Sam Curry, Chief Security Officer, Cybereason agrees: “This breach is a reminder that as consumers our personal information has been stolen many times over and sold on the DarkWeb. It appears that social security numbers, government ID numbers, drivers’ license information and other personal information is being made available for sale. However, what is most concerning is the availability of mobile phone identity numbers tied to each specific customer’s phone. With a blend of consumer data, criminals can more easily dupe consumers into opening phishing emails and phishing texts.”

“A breach of this size puts millions of people at risk of impersonation fraud and highly targeted phishing emails,” adds Jamie Akhtar, CEO and Co-Founder of CyberSmart. “The information that is potentially exposed is concerning, not least because many of the data points are not easily changed such as social security numbers and driver’s license numbers. As always, individuals will need to be vigilant of any incoming communications whether by phone or via email, verifying who is in touch with them prior to dishing out more information. Where possible, those affected should also change their security PINs.”

Martin Jartelius, CSO at Outpost24 argues: “The data that is indicated by preliminary sources point to the kind of information useful in frauds where the identities of others is used. It is very hard for affected individuals to take action at this moment as the actual illegal use of the data wont target those individuals directly but rather be used in attempted frauds against third parties.

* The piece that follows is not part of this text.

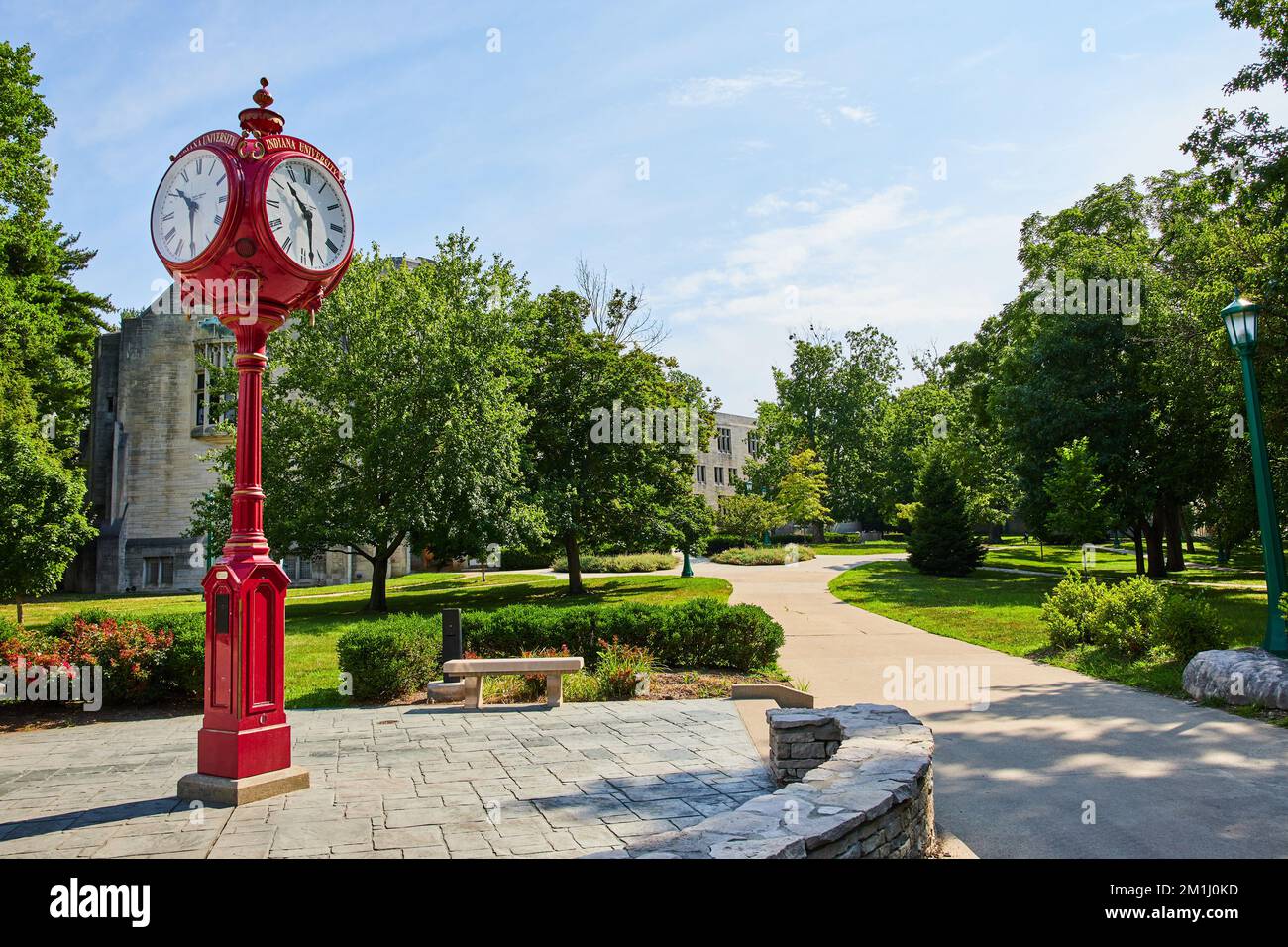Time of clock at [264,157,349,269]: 10:28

“Without going into details, it is quite unsettling that such large amounts of sensitive information has been both stored in such a manner it could get extracted without detection, as well as the fact those sets of data don’t seem to have been stored encrypted. However it is still too soon to make any certain statements, we can just hope T-Mobile are successful in their investigation and help concerned customers.”

Curry concludes: “Data breaches, ransomware attacks and other malicious threats are not receding, only increasing in frequency and severity. We should all be on the lookout for the back-to-school scams and typical post summer resurgence of business that will only likely herald an uptick in attacks while whetting the appetites of cyber criminals to carry out more brazen attacks.”